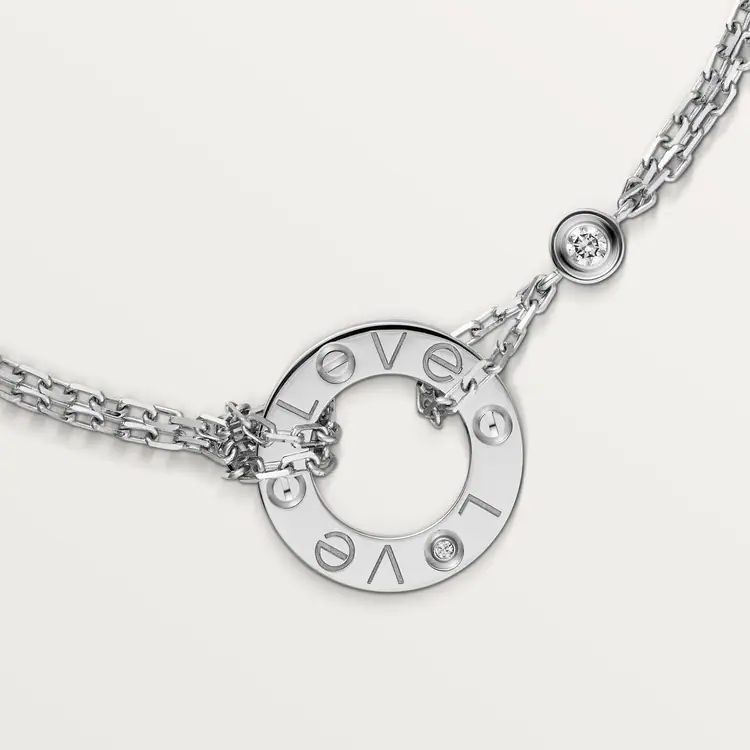 LOVE BRACELET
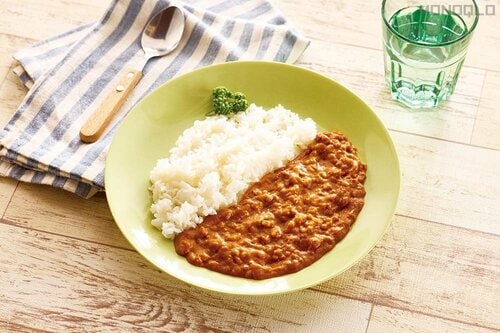 減塩ではなく「無塩」でクミンの香りも◎ 減塩食品おすすめ イメージ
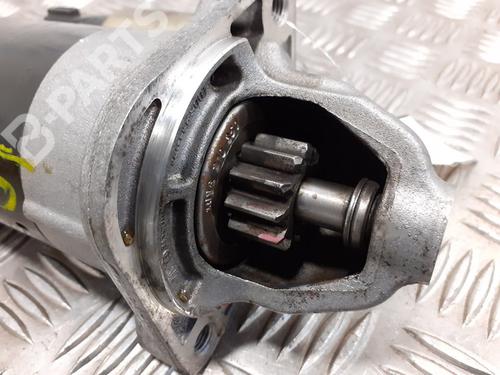 Starter KIA CEE'D Sportswagon (JD) 1.6 GDI | BP8677384M8 
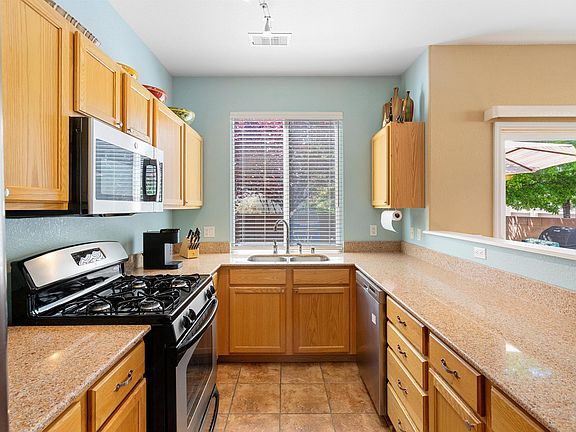 5th image of 6501 San Antonio Dr NE Unit 1602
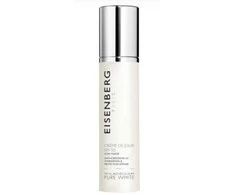 Eisenberg Day Kremas SPF 50 Pure Baltas (Day Kremas), 50 ml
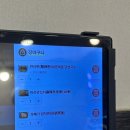 859꼬치튀김쌀국수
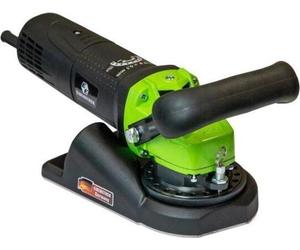 Dewepro EOF 100.1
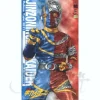 1/6 RAH DX Jinzoningen Kikaider Ver. 1.5 Deluxe Type 2011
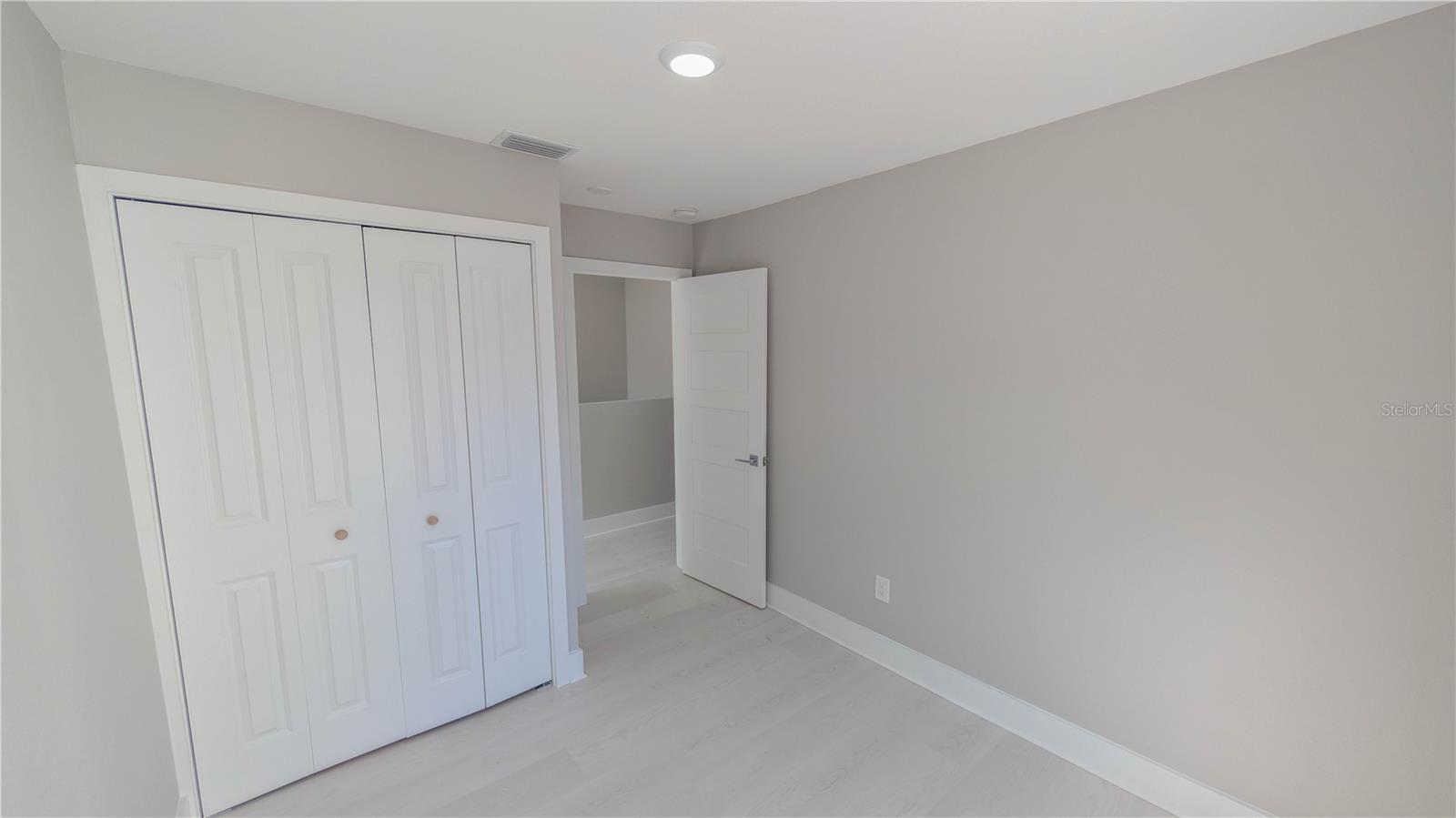 Image 75 of 89 For 361 Lang Court N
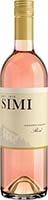 Simi Sonoma County Dry Rose Wine Is Out Of Stock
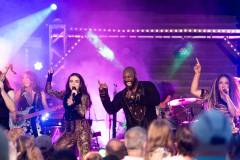 BoogieWonderBand_©IsabelleMichaud_122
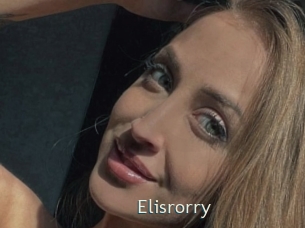 Elisrorry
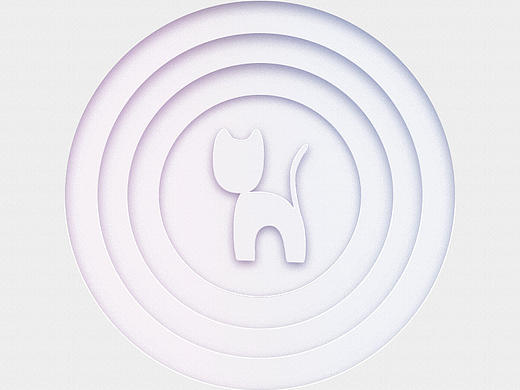猫（个人主页-ZMjE3NDUzMDA=） - 其他平面 - 站酷设计师山那边的小逗逼原创素材 - 站酷ZCOOL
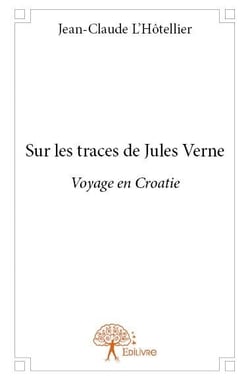 Sur les traces de jules verne
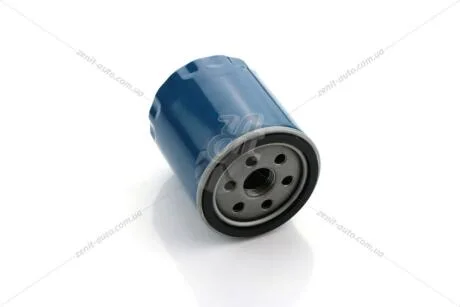 Фильтр масляный Peugeot, Renault, Fiat, D=76mm, H=89mm, M20x1.5 (сервисная упаковка) (FOM100S) SHAFER 'FOM100S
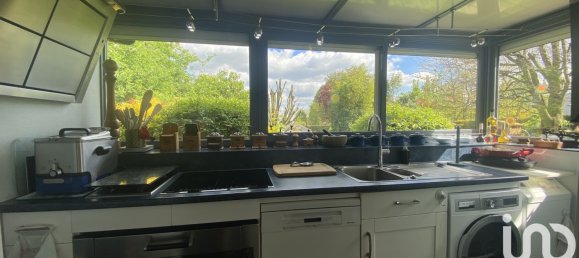 Casa T2 em Amiens, France N.º 70774 9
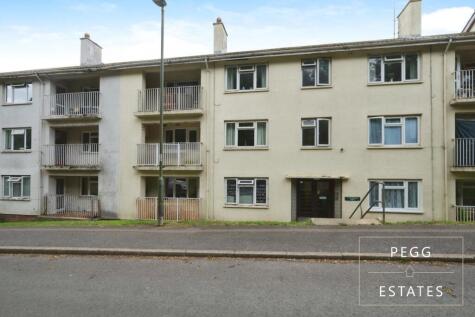 Clennon Court, Torquay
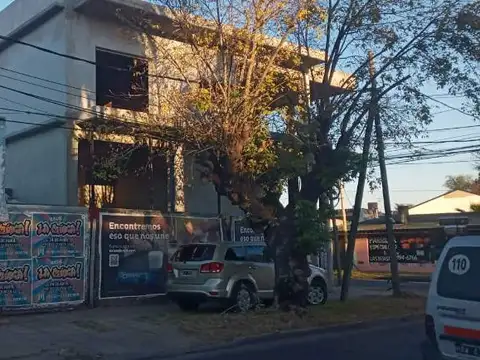 Departamento en Venta en Castelar Sur, Castelar
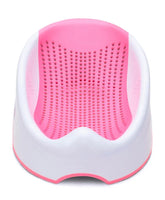 Bather Chair Pink FTS32379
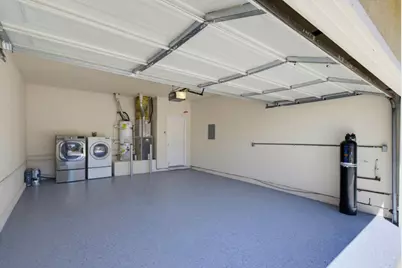 3497 Golden State Dr, Santa Clara, CA 95051 - Photo 38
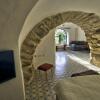 Отель The Nest - A Romantic Vacation Home in Ein Kerem - Jerusalem, фото 4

_ _ _

## ABOUT THIS TASK:
Present the material above as a numbered list, skipping any blank lines and leaving the pictures out so only the text of each line remains.

## SOLUTION TO THE EXERCISE:
1.  LOVE BRACELET
2.  減塩ではなく「無塩」でクミンの香りも◎ 減塩食品おすすめ イメージ
3.  Starter KIA CEE'D Sportswagon (JD) 1.6 GDI | BP8677384M8 
4.  5th image of 6501 San Antonio Dr NE Unit 1602
5.  Eisenberg Day Kremas SPF 50 Pure Baltas (Day Kremas), 50 ml
6.  859꼬치튀김쌀국수
7.  Dewepro EOF 100.1
8.  1/6 RAH DX Jinzoningen Kikaider Ver. 1.5 Deluxe Type 2011
9.  Image 75 of 89 For 361 Lang Court N
10.  Simi Sonoma County Dry Rose Wine Is Out Of Stock
11.  BoogieWonderBand_©IsabelleMichaud_122
12.  Elisrorry
13. 猫（个人主页-ZMjE3NDUzMDA=） - 其他平面 - 站酷设计师山那边的小逗逼原创素材 - 站酷ZCOOL
14.  Sur les traces de jules verne
15.  Фильтр масляный Peugeot, Renault, Fiat, D=76mm, H=89mm, M20x1.5 (сервисная упаковка) (FOM100S) SHAFER 'FOM100S
16.  Casa T2 em Amiens, France N.º 70774 9
17.  Clennon Court, Torquay
18.  Departamento en Venta en Castelar Sur, Castelar
19.  Bather Chair Pink FTS32379
20.  3497 Golden State Dr, Santa Clara, CA 95051 - Photo 38
21.  Отель The Nest - A Romantic Vacation Home in Ein Kerem - Jerusalem, фото 4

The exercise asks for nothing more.